High levels of dASF overexpression in differentiating photoreceptor cells lead to more severe adult eye defects than hASF overexpression. (A) Virgin female flies carrying a P-element insert in which the GAL4 coding sequence was placed under the control of five glass-binding sites (GMR enhancer) were mated to male flies carrying a single UAS-hASF line 5, 1, or 6 or UAS-dASF line 7, 1, or 2 element. (B) Stereomicroscope views of adult compound eyes.
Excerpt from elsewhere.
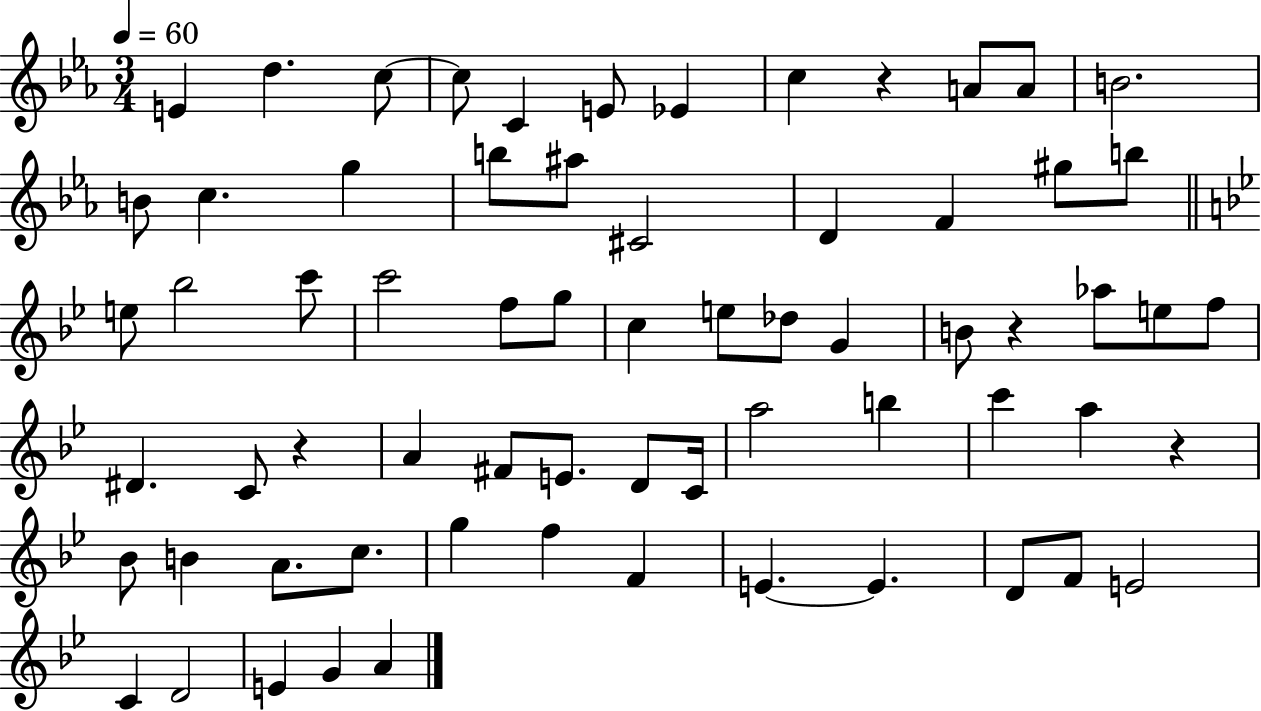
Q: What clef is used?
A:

Genotypes: a, GMR-GAL4/+; UAS-lacZ/+; b, GMR-GAL4/UAS-ASF⁵; c, GMR-GAL4/+; UAS-ASF¹/+; d, GMR-GAL4/+; UAS-ASF⁶/+; e, GMR-GAL4/UAS-dASF⁷; f, GMR-GAL4/+; UAS-dASF¹/+; g, GMR-GAL4/+; UAS-dASF¹/+. All progeny were raised at 25°C. Overexpression of dASF in the developing retina results in necrosis of ommatidia that can be moderate (e) or severe (f and g), depending on the site of chromosomal integration of the transgene.